◆ SELECTED PASSAGE ◆

A newly detailed vulnerability known as “PinTheft” is giving Linux system administrators serious pause. Discovered by Aaron Esau of the V12 security team, this exploit leverages a complex interaction between the Reliable Datagram Sockets (RDS) protocol and the io_uring subsystem to achieve devastating local privilege escalation.
While the required modules are not enabled by default across all major Linux distributions, where they are present, PinTheft allows a standard user to overwrite sensitive page-cache memory and instantly drop into a root shell. Because multiple teams independently discovered the bug and a patch is now available, the V12 team has officially published their Proof-of-Concept (PoC).
The core vulnerability resides deep within the RDS zerocopy send path.
According to the V12 report, the function rds_message_zcopy_from_user() is designed to pin user pages into memory one at a time. However, a critical logic error occurs when a subsequent page faults. As the researchers explain, “If a later page faults, the error path drops the pages it already pinned, and later RDS message cleanup drops them again because the scatterlist entries and entry count remain live after the zcopy notifier is cleared.”
This creates a dangerous “double-free” scenario regarding the page references. Because of this repeated dropping action, the V12 team realized that “Each failed zerocopy send can steal one reference from the first page.”
Stealing memory references is a neat trick, but weaponizing it requires a mechanism to hold onto a memory page while its reference counts are artificially drained. This is where io_uring, the asynchronous I/O framework for Linux, comes into play.
Here is the exact step-by-step breakdown of the PinTheft attack as outlined by the V12 team:
- Target Selection: The exploit first hunts for a readable, highly privileged SUID-root binary on the system. It specifically targets critical system files like /usr/bin/su, /usr/bin/mount, or /usr/bin/passwd.
- Fixed-Buffer Registration: The attacker registers an anonymous memory page as an io_uring fixed buffer. Crucially, giving the page this status assigns it a FOLL_PIN bias of 1024 references.
- Reference Theft: The exploit intentionally executes 1024 failing RDS zerocopy sends. Because of the double-free bug mentioned earlier, each failure silently steals one of the FOLL_PIN references. Eventually, the reference count hits zero, freeing the page back to the system, but io_uring is left holding a “stolen,” dangling pointer to it.
- Page-Cache Reclaim: The exploit immediately reads the target SUID binary. This action forces the system’s page-cache allocation to reuse the exact page that was just freed. The stale io_uring pointer now points directly at the live page-cache data for the root binary.

Dataset entries:
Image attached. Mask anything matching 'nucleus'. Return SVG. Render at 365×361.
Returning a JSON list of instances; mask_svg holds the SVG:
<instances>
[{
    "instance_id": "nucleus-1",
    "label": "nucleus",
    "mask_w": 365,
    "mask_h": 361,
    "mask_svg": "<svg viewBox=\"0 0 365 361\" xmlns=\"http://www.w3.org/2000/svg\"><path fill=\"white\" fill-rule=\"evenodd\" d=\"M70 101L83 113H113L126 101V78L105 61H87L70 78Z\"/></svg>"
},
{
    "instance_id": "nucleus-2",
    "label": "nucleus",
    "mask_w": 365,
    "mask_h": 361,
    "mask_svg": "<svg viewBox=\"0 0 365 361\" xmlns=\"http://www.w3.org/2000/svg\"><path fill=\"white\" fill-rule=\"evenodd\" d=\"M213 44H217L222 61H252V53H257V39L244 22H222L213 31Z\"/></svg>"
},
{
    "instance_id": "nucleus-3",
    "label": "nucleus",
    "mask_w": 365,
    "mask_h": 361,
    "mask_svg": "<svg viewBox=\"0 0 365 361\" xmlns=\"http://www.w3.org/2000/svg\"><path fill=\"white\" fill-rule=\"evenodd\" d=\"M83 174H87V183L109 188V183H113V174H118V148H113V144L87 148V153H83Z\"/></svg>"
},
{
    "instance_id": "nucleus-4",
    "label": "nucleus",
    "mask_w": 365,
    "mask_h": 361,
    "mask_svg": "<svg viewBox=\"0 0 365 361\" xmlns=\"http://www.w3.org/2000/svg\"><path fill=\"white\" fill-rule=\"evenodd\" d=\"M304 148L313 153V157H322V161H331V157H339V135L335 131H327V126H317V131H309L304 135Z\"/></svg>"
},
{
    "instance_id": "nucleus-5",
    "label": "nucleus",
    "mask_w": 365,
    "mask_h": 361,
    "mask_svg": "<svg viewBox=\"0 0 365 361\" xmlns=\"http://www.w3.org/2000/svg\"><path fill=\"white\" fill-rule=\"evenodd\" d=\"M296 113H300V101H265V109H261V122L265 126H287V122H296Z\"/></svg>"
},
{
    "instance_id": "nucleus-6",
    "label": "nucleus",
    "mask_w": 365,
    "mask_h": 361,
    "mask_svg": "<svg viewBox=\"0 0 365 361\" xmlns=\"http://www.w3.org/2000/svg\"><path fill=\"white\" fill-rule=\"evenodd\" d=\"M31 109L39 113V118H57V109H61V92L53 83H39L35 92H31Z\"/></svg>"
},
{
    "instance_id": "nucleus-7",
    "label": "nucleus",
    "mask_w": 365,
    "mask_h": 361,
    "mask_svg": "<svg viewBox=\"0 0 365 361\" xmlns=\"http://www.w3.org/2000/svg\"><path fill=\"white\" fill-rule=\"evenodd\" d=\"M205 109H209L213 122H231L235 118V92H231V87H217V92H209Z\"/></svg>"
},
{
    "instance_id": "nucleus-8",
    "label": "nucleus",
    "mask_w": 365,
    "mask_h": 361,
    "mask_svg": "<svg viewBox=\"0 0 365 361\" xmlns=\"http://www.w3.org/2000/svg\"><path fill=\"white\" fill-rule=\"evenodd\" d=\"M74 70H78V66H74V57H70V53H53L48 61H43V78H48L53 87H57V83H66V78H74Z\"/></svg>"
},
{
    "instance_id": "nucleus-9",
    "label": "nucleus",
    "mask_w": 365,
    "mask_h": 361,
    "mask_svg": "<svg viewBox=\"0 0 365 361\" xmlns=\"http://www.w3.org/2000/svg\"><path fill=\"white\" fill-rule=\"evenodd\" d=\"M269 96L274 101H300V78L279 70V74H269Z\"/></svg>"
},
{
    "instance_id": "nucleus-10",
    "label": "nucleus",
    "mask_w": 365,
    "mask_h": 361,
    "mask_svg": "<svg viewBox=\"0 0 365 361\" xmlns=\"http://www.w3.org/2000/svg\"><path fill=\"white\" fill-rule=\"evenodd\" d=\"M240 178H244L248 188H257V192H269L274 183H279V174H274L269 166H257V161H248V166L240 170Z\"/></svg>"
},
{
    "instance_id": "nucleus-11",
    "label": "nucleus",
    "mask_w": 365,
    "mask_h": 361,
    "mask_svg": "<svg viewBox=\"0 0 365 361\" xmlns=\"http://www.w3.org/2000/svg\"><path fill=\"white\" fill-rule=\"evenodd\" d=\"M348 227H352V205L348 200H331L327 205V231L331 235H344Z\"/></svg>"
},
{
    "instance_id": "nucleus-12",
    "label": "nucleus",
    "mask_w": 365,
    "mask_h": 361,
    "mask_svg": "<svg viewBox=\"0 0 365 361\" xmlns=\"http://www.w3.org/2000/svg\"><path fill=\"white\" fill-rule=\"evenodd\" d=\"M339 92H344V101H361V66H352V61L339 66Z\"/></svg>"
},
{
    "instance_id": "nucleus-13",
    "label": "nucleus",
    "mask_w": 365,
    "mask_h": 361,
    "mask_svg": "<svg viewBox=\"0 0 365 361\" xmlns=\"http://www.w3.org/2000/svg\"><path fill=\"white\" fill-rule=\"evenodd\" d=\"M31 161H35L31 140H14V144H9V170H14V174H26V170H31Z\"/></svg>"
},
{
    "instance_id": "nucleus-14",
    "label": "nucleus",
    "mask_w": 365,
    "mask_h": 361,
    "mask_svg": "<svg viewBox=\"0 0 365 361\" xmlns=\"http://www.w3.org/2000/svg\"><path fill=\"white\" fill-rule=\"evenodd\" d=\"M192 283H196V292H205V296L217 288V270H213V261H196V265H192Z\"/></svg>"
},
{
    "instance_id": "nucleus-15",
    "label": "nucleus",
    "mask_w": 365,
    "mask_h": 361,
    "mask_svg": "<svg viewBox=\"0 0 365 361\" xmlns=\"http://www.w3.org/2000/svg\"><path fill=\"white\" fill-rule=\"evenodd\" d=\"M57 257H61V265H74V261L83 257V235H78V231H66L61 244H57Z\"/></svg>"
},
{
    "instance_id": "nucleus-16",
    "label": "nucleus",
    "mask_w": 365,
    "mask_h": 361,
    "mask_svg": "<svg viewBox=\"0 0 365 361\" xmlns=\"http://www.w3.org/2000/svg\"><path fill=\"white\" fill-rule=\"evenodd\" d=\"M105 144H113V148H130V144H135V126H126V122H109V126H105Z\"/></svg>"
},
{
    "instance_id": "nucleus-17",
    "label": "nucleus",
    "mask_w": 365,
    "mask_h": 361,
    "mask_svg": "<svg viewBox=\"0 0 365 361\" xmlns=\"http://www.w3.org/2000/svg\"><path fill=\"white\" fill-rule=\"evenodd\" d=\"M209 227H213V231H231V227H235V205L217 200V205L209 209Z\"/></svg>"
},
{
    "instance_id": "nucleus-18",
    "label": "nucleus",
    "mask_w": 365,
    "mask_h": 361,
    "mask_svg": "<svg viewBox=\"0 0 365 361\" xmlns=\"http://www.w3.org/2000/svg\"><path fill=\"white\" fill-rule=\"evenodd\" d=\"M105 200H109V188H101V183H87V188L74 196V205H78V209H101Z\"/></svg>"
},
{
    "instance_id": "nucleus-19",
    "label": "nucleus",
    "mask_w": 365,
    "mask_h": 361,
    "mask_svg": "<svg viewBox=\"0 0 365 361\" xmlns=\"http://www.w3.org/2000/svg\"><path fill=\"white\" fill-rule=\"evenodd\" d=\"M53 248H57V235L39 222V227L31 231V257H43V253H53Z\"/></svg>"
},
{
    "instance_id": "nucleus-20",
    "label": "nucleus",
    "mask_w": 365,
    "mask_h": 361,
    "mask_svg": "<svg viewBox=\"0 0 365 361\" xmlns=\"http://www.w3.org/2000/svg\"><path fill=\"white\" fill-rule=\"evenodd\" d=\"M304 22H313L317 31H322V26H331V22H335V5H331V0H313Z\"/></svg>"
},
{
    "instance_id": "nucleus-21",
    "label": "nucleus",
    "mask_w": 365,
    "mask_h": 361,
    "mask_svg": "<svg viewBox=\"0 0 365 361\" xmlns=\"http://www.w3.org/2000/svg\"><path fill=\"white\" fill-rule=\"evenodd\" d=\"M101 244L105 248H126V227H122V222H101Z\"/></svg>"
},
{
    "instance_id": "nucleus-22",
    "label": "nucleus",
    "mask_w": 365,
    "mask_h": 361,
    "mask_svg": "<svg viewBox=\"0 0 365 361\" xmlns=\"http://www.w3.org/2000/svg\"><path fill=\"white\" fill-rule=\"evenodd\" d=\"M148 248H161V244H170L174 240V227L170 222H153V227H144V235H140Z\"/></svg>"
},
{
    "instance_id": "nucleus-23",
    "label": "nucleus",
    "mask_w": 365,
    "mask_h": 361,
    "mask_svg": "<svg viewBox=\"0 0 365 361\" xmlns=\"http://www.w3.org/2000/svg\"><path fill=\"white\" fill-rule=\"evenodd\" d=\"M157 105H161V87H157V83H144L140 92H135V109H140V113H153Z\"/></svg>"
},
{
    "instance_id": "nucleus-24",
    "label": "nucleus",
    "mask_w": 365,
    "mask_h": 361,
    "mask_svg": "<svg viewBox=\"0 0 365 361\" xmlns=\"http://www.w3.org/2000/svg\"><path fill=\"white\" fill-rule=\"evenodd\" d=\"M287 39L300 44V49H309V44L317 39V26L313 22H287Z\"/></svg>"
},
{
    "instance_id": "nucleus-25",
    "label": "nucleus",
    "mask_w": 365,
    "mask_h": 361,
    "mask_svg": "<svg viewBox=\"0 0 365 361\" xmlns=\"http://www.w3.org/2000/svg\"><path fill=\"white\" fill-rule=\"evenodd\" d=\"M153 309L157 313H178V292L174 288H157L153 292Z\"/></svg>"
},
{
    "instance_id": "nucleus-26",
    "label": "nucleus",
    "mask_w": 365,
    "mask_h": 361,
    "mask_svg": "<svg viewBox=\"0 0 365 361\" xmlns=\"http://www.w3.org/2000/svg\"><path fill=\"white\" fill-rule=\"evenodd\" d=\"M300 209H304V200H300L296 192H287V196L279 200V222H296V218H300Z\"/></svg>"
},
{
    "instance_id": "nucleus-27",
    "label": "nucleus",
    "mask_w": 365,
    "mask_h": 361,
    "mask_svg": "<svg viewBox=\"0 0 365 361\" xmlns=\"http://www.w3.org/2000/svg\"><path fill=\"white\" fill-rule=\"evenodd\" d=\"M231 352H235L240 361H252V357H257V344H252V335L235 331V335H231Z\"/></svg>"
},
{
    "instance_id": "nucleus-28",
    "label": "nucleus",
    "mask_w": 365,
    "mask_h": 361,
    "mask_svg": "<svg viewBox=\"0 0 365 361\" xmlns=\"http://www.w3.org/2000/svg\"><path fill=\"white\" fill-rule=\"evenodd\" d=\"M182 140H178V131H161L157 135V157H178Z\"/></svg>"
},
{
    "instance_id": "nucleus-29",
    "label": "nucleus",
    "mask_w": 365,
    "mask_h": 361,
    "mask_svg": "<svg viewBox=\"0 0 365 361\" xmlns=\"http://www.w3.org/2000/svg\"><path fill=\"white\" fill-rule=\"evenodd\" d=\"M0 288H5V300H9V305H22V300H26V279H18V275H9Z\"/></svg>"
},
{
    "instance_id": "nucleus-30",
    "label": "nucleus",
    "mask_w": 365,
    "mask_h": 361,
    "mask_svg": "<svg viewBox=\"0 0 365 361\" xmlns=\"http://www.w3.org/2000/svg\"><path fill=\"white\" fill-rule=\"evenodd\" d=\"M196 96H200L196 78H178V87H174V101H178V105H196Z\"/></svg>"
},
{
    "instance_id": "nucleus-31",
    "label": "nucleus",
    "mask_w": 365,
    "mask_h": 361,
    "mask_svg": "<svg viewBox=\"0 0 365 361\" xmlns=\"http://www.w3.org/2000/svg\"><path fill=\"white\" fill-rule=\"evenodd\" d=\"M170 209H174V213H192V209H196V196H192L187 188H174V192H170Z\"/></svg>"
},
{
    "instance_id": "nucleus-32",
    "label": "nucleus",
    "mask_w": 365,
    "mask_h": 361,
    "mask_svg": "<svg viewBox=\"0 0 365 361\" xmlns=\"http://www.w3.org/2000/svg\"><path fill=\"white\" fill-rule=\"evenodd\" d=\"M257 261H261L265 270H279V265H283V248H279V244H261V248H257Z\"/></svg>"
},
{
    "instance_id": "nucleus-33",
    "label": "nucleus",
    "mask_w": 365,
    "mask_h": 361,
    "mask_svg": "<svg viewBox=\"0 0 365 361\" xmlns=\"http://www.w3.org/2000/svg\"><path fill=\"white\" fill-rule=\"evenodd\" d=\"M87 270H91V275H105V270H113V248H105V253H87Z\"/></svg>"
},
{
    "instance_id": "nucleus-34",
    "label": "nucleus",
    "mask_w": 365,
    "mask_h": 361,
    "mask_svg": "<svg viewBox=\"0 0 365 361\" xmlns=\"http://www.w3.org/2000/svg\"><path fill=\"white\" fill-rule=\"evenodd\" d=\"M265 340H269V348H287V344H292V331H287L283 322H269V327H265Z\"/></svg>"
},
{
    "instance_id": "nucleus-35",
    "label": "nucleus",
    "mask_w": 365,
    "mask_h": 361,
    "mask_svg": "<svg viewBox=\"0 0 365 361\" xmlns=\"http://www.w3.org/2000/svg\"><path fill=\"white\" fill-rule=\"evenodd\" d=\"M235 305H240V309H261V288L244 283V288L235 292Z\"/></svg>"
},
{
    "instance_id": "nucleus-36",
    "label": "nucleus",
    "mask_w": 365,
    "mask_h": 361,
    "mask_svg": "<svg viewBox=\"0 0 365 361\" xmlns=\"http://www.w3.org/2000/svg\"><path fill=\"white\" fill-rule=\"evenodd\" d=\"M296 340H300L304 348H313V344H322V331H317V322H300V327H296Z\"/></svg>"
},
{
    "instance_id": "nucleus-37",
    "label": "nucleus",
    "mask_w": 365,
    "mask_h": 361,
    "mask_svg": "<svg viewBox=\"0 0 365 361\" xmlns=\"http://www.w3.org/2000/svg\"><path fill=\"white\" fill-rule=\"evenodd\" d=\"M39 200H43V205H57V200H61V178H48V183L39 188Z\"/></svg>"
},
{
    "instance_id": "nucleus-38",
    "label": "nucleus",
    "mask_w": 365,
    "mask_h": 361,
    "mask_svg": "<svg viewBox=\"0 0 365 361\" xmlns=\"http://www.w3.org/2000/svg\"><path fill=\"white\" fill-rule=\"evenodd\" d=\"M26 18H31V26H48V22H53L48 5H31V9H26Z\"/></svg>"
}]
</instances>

◆ WORK INSTRUCTIONS ◆
a) Translate this sentence from the PinTheft article into Spanish: "The core vulnerability resides deep within the RDS zerocopy send path."
b) Resume the PinTheft article, picking up after its final sentence.
The listing is not needed for any of this work.

◆ LIST OF ANSWERS ◆
a) La vulnerabilidad central se encuentra en lo más profundo de la ruta de envío zerocopy de RDS.

b)
- The Overwrite: Using a dangling fixed-buffer write (IORING_OP_READ_FIXED), the exploit funnels a small malicious ELF payload directly into the cached memory of the SUID binary.
- Execution: The attacker simply executes the compromised SUID binary. Because the underlying cached code has been replaced by the payload, the exploit “drops into a root shell.”
The exploit is notoriously named “PinTheft” precisely “Because the exploit steals FOLL_PIN references until io_uring is left holding a stolen page pointer.”
While the exploit technique is highly sophisticated and architecture-independent, its real-world impact is fortunately somewhat limited by default module configurations. The V12 team notes, “Sadly, the RDS kernel module this requires is only default on Arch Linux among the common distributions we tested.”
However, any system where the RDS module has been manually loaded, or where module autoloading is permitted and the rds_tcp module exists, is highly vulnerable.
For administrators who do not require the RDS protocol, the simplest and most effective mitigation strategy is to completely block the modules from loading into the kernel.
The V12 report recommends implementing the following blocklist commands:
Furthermore, security teams testing the PoC are issued a strict cleanup warning: the exploit overwrites in-memory page-cache. If a machine is left in this state, anyone executing common SUID programs like su or passwd will inadvertently trigger the payload. System administrators must flush the cache or reboot test machines immediately after experimentation.
Update:
This vulnerability is tracked as CVE-2026-43494.